LAWS(PVC)-1929-10-158

MURTIZA KHAN Vs. EMPEROR

Decided On October 15, 1929
Murtiza Khan Appellant
V/S
EMPEROR Respondents

JUDGEMENT

(1.) MUNJE , A.J.C. 1. This order also disposes of Criminal Revision No. 356 of 1929. These two applications in revision are filed against introductory orders passed by the S.D. Magistrate, Waraseoni, in committal proceedings No. 81 of 1929 with respect to an offence Under Section 302, I.P.C. The first order challenged is the order rejecting the applicant's petition requesting the Court to examine certain Police Officers as Court witnesses. These Police Officers are said to have been in charge of the preliminary investigation into the offence and thus alleged to be proper witnesses in the case. The Court did not find their evidence essential and hence rejected the petitions. In the explanation forwarded by the District Magistrate another reason is added to support the Magistrate's action; The District Magistrate states:

(2.) IT is not stated here whether the applicants had knowledge of the persons whom these Police Officers examined during their investigation.

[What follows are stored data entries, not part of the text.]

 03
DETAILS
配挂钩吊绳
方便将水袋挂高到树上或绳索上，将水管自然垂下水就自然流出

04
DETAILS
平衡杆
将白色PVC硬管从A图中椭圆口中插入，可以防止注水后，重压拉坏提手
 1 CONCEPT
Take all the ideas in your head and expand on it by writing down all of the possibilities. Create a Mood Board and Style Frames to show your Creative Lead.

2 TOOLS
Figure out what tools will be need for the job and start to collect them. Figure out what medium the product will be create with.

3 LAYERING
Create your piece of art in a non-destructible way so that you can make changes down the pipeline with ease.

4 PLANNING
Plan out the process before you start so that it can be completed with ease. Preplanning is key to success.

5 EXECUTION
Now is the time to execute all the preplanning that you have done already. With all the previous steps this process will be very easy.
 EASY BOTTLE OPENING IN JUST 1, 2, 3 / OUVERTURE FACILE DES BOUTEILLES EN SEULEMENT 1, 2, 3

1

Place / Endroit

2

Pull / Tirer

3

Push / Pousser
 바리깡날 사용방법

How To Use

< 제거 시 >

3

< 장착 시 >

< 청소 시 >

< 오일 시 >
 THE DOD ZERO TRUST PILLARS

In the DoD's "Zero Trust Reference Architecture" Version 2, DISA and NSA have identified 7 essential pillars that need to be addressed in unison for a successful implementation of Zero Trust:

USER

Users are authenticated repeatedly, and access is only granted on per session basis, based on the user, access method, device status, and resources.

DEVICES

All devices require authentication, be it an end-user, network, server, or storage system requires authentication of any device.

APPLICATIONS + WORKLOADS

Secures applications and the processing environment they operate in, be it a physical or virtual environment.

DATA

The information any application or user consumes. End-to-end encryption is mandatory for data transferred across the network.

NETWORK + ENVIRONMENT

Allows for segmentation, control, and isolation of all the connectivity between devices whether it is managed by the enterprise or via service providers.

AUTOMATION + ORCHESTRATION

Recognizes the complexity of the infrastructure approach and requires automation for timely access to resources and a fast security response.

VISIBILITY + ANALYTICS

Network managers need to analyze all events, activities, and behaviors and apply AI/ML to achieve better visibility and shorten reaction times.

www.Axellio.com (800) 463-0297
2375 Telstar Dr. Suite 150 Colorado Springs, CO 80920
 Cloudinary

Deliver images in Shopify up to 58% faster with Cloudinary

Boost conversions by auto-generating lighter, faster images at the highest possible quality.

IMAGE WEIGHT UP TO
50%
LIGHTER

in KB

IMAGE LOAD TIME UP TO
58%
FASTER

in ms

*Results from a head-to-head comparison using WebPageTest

It cannot generally be stated that officers, who take part in the investigation are not proper and necessary witnesses. It is possible that the evidence of these might be beneficial to the accused for they might, for example, say that such a story, as is now put forward by the prosecution witnesses, was never told them while they were investigating. It might perhaps be objected that such evidence has inferential reference to statements made by witnesses to them and is therefore inadmissible. Any such interpretation of Section 162, Criminal P.C., would mean going beyond the intention of the section and would render it practically impossible to do justice: vide Tota Meah v. Emperor A.I.R. 1929 Cal. 298. The other action of the Magistrate which is challenged before me is his refusal to grant copies of statements of certain persons examined during the investigation. This action is sought to be justified by the District Magistrate in his explanation which runs as follows: The order of the learned Magistrate was unfortunately unhappily worded. What was meant was that copies of the statements of the prosecution witnesses would be granted provided the Court found on examining the witnesses and referring to the statements in the diary that there was some variance which made it essential in the interest of the accused and justice that copies of those statements should be granted to the accused in order that he might exercise the right which the law gives to use them to contradict the witnesses.

(3.) THE District Magistrate is also wrong when he remarks that, unless the Court first records the depositions of the witnesses, copies of statements made to the police cannot be supplied. Proviso 1, Section 162 is clear on the point and runs as follows: Provided that when any witness is called for the prosecution in such enquiry or trial, the Court shall, on the request of the accused, refer to such writing and direct that accused be furnished with a copy thereof.